Mar 16
htmlcleaner

Sometimes you can get as messy HTML programmer (eg in Word) and then to separate the wheat from the chaff, ie to make it into a compliant XML document for further processing.

Anyone who has seen the HTML code generated by Word, know what I'm talking about. So you do not clean up each document by hand using tools such as HTML Tidy must come quickly to the desire for a library that you can incorporate into your own Java programs in order to clean do their duty.

I have good experience with html cleaner made. Here is a small code snippet:

  "<html><body><unsaubererInhalt /></body></html>" ; String html = "<body> <unsaubererInhalt /> </ body> </ html>";

 / / Read configuration and clean html
 HtmlCleaner ( ) ; Html = new Html Cleaner Cleaner Cleaner ();
 ( ) ; CleanerProperties props = getProperties cleaner ().;
 ( html ) ; TagNode node = cleaner clean (html).;

 / / Extract the body and prepare as XML
 PrettyXmlSerializer ( props ) ; PrettyXmlSerializer XmlSerializer = new PrettyXmlSerializer (props);
 xmlSerializer. getXmlAsString ( node. findElementByName ( "body" , true ) ) ; String xml = XMLSerializer getXmlAsString (node. findElementByName ("body", true)).; 

The whole way works very well with dirty XML.

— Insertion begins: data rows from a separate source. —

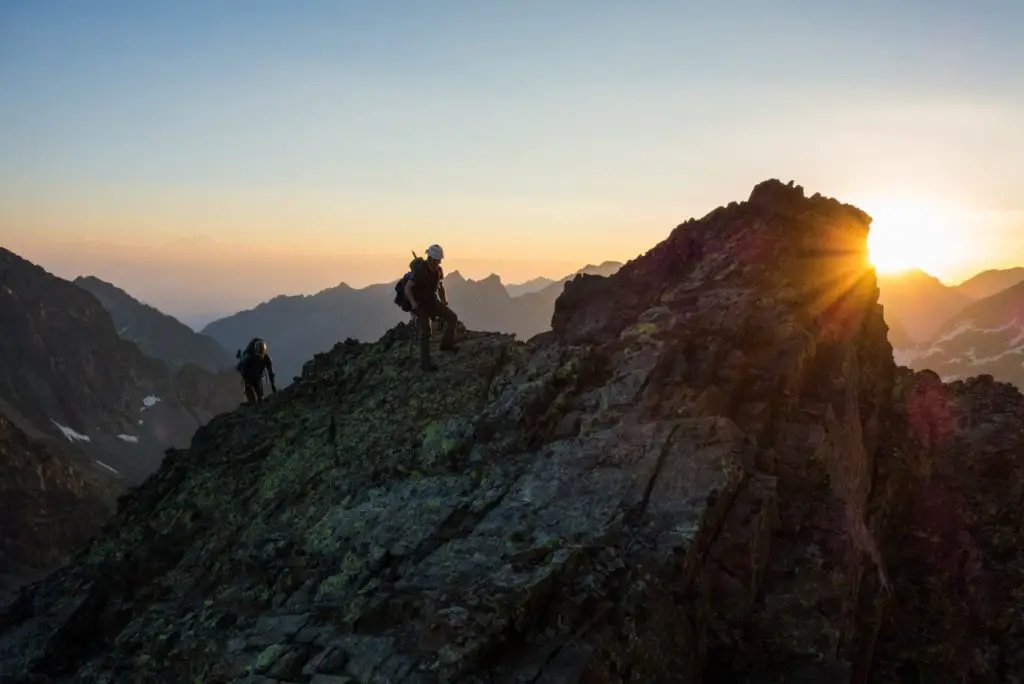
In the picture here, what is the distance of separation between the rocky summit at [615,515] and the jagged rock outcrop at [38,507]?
111 m

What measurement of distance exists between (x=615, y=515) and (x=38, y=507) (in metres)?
150

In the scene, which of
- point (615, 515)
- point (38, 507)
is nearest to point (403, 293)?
point (615, 515)

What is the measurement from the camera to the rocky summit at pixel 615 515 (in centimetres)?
1423

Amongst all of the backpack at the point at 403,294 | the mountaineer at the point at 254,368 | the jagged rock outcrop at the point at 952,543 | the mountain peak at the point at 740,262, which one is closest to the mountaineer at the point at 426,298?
the backpack at the point at 403,294

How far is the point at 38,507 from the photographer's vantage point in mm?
134000

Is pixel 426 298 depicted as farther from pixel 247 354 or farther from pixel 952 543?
pixel 952 543

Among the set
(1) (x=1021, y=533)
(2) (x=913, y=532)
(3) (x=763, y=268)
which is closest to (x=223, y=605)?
(3) (x=763, y=268)

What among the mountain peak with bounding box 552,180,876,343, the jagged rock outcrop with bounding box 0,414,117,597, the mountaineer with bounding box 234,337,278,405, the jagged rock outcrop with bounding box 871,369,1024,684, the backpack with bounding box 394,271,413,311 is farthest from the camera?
the jagged rock outcrop with bounding box 0,414,117,597

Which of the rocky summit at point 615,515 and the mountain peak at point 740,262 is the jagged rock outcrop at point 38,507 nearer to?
the rocky summit at point 615,515

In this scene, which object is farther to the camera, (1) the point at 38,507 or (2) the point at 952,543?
(1) the point at 38,507

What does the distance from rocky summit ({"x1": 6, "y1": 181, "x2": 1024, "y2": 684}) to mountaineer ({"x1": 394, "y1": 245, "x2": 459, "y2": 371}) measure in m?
0.98

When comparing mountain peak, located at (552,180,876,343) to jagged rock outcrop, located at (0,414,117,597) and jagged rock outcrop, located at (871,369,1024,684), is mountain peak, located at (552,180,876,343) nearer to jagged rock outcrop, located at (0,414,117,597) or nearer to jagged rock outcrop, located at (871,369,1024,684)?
jagged rock outcrop, located at (871,369,1024,684)

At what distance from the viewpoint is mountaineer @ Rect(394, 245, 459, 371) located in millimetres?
25938

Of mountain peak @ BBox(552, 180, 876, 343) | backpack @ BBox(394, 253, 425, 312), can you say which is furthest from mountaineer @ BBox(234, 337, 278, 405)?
mountain peak @ BBox(552, 180, 876, 343)
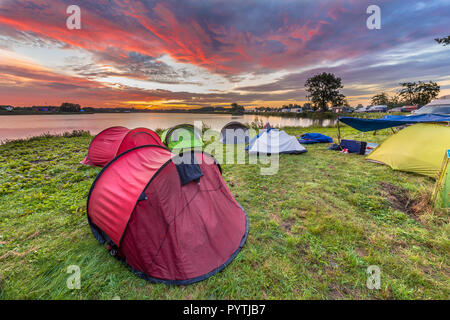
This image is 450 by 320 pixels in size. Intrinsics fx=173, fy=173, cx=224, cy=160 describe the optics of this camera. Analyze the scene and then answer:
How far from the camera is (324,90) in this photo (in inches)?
2148

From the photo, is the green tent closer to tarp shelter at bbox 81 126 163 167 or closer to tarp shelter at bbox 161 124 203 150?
tarp shelter at bbox 81 126 163 167

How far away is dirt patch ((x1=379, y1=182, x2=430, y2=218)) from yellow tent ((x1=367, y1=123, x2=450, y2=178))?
159 centimetres

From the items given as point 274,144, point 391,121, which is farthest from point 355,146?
point 274,144

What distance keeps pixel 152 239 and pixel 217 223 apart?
0.92 m

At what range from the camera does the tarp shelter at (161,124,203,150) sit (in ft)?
33.4

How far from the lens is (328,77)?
52.4 metres

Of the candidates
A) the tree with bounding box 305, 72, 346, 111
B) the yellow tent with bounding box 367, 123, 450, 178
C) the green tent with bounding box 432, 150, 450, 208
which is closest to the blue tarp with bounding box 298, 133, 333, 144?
the yellow tent with bounding box 367, 123, 450, 178

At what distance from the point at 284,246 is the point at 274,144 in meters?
6.04

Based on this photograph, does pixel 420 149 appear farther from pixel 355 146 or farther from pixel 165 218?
pixel 165 218

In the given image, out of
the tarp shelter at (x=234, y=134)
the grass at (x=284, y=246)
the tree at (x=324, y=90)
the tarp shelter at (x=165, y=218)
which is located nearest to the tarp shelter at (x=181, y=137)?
the tarp shelter at (x=234, y=134)

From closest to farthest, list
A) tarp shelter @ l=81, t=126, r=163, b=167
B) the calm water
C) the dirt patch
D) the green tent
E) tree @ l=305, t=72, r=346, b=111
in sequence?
the green tent
the dirt patch
tarp shelter @ l=81, t=126, r=163, b=167
the calm water
tree @ l=305, t=72, r=346, b=111

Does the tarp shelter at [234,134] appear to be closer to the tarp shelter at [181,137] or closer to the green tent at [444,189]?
the tarp shelter at [181,137]

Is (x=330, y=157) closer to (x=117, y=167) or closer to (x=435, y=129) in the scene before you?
(x=435, y=129)
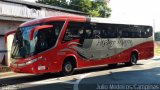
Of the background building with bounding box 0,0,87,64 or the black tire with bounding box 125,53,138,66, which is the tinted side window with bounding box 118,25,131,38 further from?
the background building with bounding box 0,0,87,64

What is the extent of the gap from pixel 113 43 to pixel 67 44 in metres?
4.82

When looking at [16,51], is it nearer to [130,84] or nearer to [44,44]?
[44,44]

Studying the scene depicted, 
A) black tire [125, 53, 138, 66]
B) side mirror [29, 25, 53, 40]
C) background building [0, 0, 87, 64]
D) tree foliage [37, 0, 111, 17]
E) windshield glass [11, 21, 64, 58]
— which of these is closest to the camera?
side mirror [29, 25, 53, 40]

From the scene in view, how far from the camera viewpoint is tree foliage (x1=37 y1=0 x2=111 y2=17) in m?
58.2

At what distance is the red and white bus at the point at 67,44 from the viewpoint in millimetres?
15727

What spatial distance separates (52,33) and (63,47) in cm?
102

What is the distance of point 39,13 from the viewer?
91.6 ft

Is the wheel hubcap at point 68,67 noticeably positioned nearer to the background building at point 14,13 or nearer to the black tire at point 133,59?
the black tire at point 133,59

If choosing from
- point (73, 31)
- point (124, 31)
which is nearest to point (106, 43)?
point (124, 31)

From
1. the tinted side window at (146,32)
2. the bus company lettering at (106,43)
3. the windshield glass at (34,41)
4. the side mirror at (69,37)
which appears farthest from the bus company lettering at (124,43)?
the windshield glass at (34,41)

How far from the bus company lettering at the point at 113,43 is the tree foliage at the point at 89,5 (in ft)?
114

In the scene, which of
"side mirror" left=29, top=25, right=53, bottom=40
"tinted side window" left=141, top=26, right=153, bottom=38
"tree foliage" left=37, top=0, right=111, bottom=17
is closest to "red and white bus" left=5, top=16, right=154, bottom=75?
"side mirror" left=29, top=25, right=53, bottom=40

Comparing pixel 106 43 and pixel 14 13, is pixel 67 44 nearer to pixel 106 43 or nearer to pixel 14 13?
pixel 106 43

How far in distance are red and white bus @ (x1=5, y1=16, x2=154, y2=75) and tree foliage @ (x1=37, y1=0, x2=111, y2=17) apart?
1411 inches
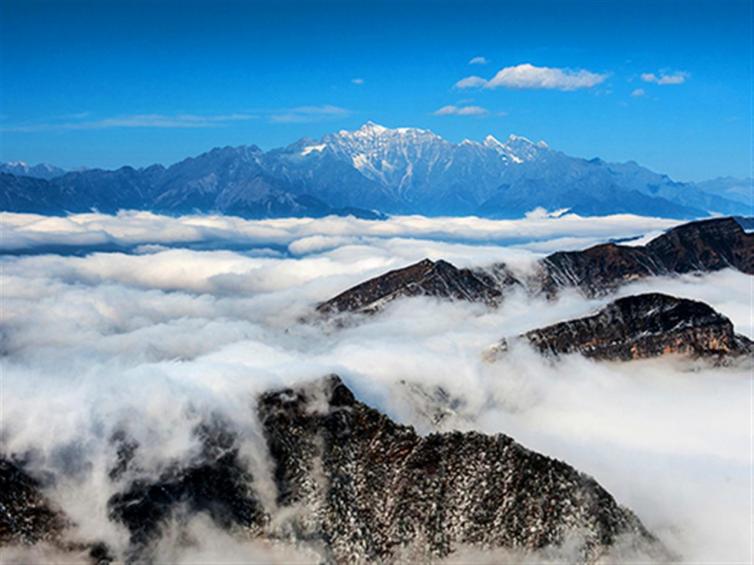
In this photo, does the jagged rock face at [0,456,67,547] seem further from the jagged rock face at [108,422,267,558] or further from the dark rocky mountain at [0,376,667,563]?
the jagged rock face at [108,422,267,558]

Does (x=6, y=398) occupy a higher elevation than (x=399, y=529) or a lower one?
higher

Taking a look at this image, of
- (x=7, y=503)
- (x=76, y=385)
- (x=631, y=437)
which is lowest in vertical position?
(x=631, y=437)

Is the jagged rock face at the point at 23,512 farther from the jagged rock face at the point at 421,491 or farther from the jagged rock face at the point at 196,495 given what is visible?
the jagged rock face at the point at 421,491

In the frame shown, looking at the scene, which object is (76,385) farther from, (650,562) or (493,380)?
(493,380)

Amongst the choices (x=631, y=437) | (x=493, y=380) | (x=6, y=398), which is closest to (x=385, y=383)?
(x=493, y=380)

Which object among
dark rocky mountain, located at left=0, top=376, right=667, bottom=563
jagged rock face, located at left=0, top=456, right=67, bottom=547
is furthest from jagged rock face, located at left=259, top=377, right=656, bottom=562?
jagged rock face, located at left=0, top=456, right=67, bottom=547

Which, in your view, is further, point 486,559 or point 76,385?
point 76,385

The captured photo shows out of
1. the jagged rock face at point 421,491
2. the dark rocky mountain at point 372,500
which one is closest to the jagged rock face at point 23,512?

gklinkmann written by \ \ tags: , , ,

10 Comments to "clean HTML with Java"

  1. Recommendations from Tuesday 17 M | Biggle's Blog Says:

    [...] HTML with Java cleanse [...]

  2. Hama Says:

    Hi, I've been trying to clean up an HTML page using HTML cleaner, but does not work! can you help me maybe? how can I clean it with java a URL page!
    What you have written, I've tried and as I said but it's not!
    I thank you in advance.
    mfg

  3. Hama Says:

    Hello again,
    So, my problem is the "Win Latin" characters (Cp1252) is!
    after an xml file created using the drawing type "Cp1252", I can not help to parse an XSLT parser the xml file, or even read!
    the fail meldeung is as follows:

    ERROR: 'Invalid encoding name "Cp1252".'
    ERROR: 'com.sun.org.apache.xml.internal.utils.WrappedRuntimeException: Invalid encoding name "Cp1252".'
    ...
    etc.

    Thank you for a response posetive :-)

  4. gklinkmann Says:

    As a workaround, try using it with UTF-8. There seems to be problems in older versions of Xerces give (see bugs.sun.com ).

  5. Hama Says:

    Workaround
    Open the EAR file in the deploytool GUI and then save it.
    The tool will automatically change the encoding from Cp1252
    to UTF-8.

    I do not understand! -> (The EAR file in the deploytool GUI).

  6. Hama Says:

    Hello,

    I could not solve the problem!
    I've looked at a lot of the Internet for "Cp1252 encoding to UTF8 with Java" and did not find any solution!
    can you please explain to me the idea for a solution!
    I am very grateful.
    mfg

  7. Hama Says:

    as it seems -> add a workaround:
    An additional JAR file must be in geschpeichert EAR file!

    Among my Eclipse> EAR Libraries are (access rules) and (Native library location)

    I do not know which file and where do geschpeichert!?

  8. Hama Says:

    hello,

    I've tried to read the file as a test file and the first line "encoding Cp1252" with "Encoding UTF-8" to exchange! and then again in the file. xml convert! But the file can not be treated as xml!!
    can you please help me!
    thank you.

  9. Hama Says:

    Hello,

    as you asked me, I've sent you an email last week.
    I'll be very grateful if you can give me a solution :-)

    mfg,
    Hama Baker

  10. Hama Says:

    Hello,

    You may have found the solution to this problem?
    I desperately needed! If you give me a solution, I would be very grateful.
    mfg,
    Hama

Add a comment

Yes, I would like to be notified about comments!